* [EXERCISE DIRECTIONS] For every record, give an exact copy that has no pictures in it.

* [DATASET RECORDS]
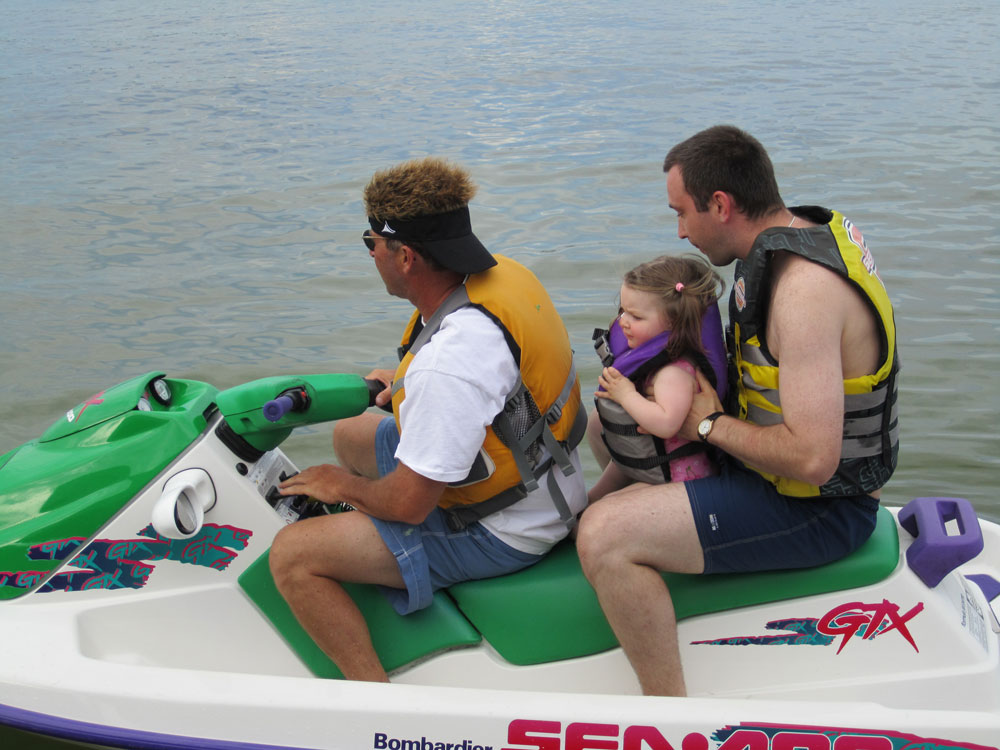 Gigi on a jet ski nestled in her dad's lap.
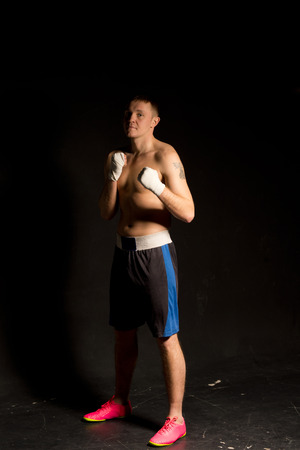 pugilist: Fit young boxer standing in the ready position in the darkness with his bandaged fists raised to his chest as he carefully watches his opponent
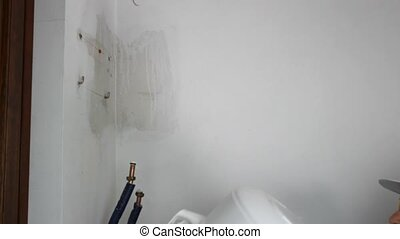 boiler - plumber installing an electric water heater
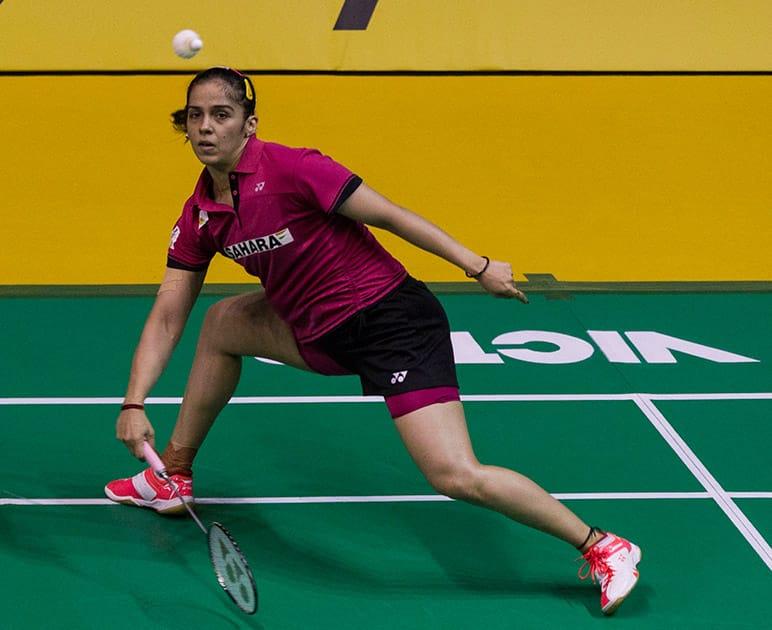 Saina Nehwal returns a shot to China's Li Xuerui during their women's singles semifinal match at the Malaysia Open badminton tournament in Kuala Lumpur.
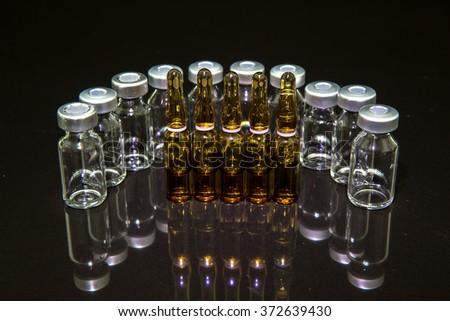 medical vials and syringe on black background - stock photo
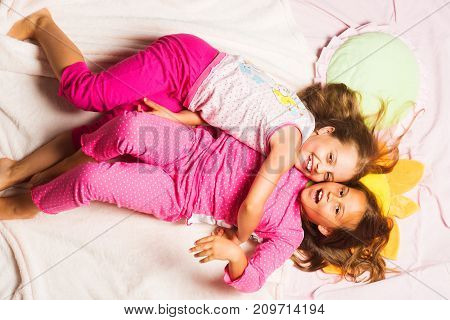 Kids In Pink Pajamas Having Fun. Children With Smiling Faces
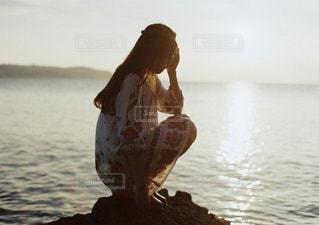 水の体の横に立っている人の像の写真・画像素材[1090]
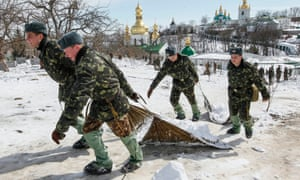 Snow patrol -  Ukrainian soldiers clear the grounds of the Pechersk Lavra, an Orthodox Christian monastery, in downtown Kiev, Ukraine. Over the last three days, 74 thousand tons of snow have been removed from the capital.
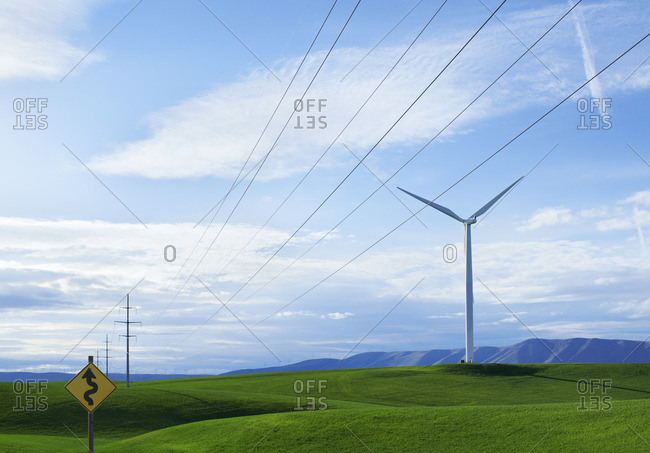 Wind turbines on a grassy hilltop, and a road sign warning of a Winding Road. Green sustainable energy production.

* [YOUR SOLUTION]
 Gigi on a jet ski nestled in her dad's lap.
 pugilist: Fit young boxer standing in the ready position in the darkness with his bandaged fists raised to his chest as he carefully watches his opponent
 boiler - plumber installing an electric water heater
 Saina Nehwal returns a shot to China's Li Xuerui during their women's singles semifinal match at the Malaysia Open badminton tournament in Kuala Lumpur.
 medical vials and syringe on black background - stock photo
 Kids In Pink Pajamas Having Fun. Children With Smiling Faces
 水の体の横に立っている人の像の写真・画像素材[1090]
 Snow patrol -  Ukrainian soldiers clear the grounds of the Pechersk Lavra, an Orthodox Christian monastery, in downtown Kiev, Ukraine. Over the last three days, 74 thousand tons of snow have been removed from the capital.
 Wind turbines on a grassy hilltop, and a road sign warning of a Winding Road. Green sustainable energy production.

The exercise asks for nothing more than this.